To clarify, I don't tell DH absolutely EVERYthing automatically as a matter of course (nor did I say I would), nor do I feel that I must share every little intimacy with DH (partly because half of it would bore him to death), I just wouldn't expect anyone in a long term relationship to keep a secret from their partner. I wouldn't want to put anyone in the position of having to watch their words with their partner. I don't think it's fair.
I don't tell DH things that he won't care about, and that aren't bothering me at all. However, if there is a need to discuss in that a secret is bothering me/I'm not sure what to do about it, then it's natural that I would want to discuss with DH.

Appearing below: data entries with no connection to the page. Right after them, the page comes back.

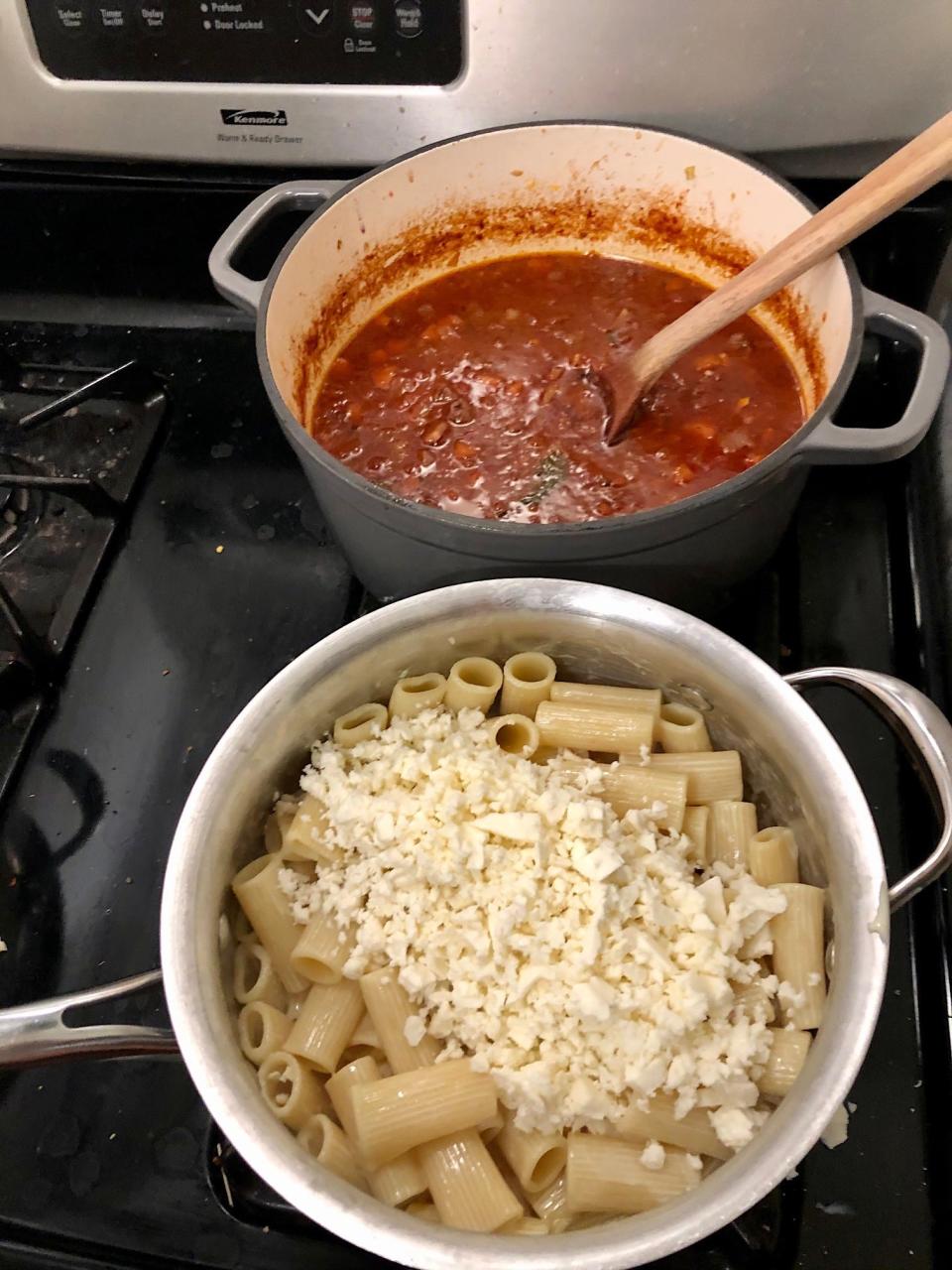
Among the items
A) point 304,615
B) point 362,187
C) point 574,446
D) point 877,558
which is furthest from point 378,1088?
point 362,187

E.g. I told one half of a partnership that I was pregnant before we were 'officially' telling anyone, and I said we weren't telling people yet for the usual reasons, but I assumed as a matter of course that she would tell her DH. No way would I expect her to not tell him (if she wanted to) or to be being 'careful' about what she said to him (say if e.g. they were discussing whether or not we or anyone else was likey to have kids soon), no way would I expect her to 'watch her words' with her DH. Similarly I told a male friend (I'm also friends with his DW separately from the two of them as a couple, but hadn't got around to telling her yet) and no way would I expect him not to tell her, in fact I got a very excited phone call from her about 3 minutes after I had spoken to him. Again, no way would I expect him to watch what he said to his wife in their own home.
If that makes me weird, so be it, but I honestly think that it's weirder to keep secrets from your DH.
In ref to the OP though, she should never have agreed not to tell him, then big old fat gone and done it anyway.